Description Christian Casteyde 2009-12-19 16:33:46 UTC
Kernel 2.6.33-rc1 64bits with kmemcheck and other debug options
Athlon64 3GHz single core
Acer Aspire 1511LMi
Bluewhite 64 13 (32 bits port of Slackware)
Broadcom wireless interface

Since 2.6.33-rc1, I cannot configure any network interface, because they are not created anymore.
On my laptop, I have a built in eth0 Ethernet port (tg3), and a wireless wlan0 port.

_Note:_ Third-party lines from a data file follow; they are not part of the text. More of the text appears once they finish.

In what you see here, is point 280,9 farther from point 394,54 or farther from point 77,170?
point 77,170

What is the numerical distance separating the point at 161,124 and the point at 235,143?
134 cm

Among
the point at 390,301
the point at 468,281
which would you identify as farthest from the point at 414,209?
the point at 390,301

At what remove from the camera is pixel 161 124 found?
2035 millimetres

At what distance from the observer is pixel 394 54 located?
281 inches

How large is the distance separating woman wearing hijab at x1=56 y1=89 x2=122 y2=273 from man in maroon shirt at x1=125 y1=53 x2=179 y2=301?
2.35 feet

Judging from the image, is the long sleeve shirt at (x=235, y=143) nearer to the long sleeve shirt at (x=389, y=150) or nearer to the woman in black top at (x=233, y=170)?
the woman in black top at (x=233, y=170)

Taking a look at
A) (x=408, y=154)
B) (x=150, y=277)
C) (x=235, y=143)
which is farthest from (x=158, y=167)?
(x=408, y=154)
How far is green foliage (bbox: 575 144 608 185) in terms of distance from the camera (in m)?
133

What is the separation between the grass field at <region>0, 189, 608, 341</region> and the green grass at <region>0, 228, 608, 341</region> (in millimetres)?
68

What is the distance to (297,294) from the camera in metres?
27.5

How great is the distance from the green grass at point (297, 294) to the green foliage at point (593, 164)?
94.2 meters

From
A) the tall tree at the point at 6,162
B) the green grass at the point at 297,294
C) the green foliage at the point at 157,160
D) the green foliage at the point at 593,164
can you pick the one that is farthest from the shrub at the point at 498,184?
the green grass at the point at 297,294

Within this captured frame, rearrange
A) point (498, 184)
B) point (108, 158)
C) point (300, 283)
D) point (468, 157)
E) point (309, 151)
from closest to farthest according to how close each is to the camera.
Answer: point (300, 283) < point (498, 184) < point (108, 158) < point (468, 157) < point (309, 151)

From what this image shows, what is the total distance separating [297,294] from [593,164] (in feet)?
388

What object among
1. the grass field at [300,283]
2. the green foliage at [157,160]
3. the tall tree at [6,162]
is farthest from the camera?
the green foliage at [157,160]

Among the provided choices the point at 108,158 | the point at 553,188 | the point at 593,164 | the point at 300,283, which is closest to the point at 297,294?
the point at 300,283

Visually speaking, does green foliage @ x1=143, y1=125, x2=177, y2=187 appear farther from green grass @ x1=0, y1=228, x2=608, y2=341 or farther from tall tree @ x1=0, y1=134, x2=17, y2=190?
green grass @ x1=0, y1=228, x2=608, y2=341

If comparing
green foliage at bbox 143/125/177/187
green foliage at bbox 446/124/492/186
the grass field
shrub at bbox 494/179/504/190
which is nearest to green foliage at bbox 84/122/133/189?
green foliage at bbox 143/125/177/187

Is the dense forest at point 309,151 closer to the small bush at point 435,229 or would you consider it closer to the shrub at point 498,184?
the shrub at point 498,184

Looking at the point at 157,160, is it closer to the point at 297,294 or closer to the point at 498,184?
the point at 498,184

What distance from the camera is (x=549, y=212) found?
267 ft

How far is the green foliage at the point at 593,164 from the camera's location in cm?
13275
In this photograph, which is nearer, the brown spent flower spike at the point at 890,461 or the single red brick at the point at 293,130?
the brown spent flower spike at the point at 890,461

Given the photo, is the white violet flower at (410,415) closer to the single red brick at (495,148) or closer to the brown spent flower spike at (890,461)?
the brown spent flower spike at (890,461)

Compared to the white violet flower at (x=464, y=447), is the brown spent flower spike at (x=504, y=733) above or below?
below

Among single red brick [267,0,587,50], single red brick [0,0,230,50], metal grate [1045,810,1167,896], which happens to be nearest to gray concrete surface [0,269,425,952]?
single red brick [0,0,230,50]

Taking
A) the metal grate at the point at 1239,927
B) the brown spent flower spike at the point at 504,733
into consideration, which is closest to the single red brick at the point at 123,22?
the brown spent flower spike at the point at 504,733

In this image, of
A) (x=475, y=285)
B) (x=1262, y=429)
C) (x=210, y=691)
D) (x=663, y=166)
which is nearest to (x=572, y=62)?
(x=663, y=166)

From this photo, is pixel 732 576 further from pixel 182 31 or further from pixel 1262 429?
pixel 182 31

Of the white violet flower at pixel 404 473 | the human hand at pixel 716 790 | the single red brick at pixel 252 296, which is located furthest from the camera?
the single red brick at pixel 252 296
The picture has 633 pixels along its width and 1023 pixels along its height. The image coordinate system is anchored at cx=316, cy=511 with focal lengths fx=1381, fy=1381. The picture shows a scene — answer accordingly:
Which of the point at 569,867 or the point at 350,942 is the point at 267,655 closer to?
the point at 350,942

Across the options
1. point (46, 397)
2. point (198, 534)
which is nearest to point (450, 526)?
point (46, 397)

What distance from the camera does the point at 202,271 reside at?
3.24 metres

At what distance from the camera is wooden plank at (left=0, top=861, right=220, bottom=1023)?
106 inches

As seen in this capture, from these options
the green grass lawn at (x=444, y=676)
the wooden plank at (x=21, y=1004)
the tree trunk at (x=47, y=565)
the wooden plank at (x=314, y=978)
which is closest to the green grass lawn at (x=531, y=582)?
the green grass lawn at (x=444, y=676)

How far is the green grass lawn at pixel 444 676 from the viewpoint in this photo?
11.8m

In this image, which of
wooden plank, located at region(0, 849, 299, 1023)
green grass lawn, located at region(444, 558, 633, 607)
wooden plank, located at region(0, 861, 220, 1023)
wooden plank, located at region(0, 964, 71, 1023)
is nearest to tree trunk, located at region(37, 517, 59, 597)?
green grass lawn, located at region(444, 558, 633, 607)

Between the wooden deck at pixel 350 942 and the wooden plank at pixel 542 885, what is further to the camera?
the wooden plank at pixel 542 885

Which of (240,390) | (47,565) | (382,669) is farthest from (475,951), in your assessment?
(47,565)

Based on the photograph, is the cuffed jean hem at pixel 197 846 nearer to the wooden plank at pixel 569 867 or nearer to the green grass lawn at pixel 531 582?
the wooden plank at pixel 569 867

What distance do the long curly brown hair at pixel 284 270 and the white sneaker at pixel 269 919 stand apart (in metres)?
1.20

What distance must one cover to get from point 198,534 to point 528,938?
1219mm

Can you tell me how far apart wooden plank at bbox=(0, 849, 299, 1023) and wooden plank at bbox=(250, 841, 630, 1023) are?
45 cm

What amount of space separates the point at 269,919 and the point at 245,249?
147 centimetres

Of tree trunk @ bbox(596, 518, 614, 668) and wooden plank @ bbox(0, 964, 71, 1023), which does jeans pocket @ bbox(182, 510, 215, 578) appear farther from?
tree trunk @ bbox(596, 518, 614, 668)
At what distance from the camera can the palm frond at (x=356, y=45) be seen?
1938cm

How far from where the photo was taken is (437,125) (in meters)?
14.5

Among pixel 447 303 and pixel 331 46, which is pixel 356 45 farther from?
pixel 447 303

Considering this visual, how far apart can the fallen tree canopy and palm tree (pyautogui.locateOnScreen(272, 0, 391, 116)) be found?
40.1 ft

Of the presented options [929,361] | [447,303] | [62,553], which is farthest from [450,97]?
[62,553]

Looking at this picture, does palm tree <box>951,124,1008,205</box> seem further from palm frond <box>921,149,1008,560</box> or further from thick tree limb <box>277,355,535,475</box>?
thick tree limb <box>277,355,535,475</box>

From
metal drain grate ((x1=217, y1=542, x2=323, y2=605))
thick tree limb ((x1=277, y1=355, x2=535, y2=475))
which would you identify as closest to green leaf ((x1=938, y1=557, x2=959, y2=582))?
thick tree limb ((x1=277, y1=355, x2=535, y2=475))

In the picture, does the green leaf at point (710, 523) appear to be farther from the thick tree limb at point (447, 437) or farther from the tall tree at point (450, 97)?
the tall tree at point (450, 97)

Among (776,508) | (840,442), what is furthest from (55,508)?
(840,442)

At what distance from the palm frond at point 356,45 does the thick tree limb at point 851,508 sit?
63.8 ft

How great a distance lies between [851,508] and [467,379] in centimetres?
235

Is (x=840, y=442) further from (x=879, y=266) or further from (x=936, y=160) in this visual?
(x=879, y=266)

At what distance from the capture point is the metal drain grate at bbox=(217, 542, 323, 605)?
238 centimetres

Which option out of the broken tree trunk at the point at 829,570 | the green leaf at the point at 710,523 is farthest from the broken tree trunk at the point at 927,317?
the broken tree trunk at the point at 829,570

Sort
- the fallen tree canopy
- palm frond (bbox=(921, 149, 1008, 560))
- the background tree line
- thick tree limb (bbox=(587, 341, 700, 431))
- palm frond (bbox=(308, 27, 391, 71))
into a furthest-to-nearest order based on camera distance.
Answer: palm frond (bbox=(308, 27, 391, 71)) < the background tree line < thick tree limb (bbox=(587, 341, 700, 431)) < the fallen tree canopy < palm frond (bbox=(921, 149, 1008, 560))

When I boot, wlan0 is renamed to eth1 by udev, then the interfaces are brought up by /etc/rc.d scripts (slackware based).

dmesg says that at boot:
b43 ssb0:0: firmware: requesting b43/ucode5.fw
b43 ssb0:0: firmware: requesting b43/pcm5.fw
b43 ssb0:0: firmware: requesting b43/b0g0initvals5.fw
b43 ssb0:0: firmware: requesting b43/b0g0bsinitvals5.fw
b43-phy0: Loading firmware version 478.104 (2008-07-01 00:50:23)
b43-phy0 ERROR: Failed to allocate or map pages for DMA ringmemory
b43-phy0 ERROR: Microcode not responding
b43-phy0 ERROR: You must go to http://wireless.kernel.org/en/users/Drivers/b43#devicefirmware and download the correct firmware for this driver version. Please carefully read all instructions on this website.
b43-phy0: Loading firmware version 478.104 (2008-07-01 00:50:23)
b43-phy0 ERROR: Failed to allocate or map pages for DMA ringmemory
b43-phy0 ERROR: Microcode not responding
b43-phy0 ERROR: You must go to http://wireless.kernel.org/en/users/Drivers/b43#devicefirmware and download the correct firmware for this driver version. Please carefully read all instructions on this website.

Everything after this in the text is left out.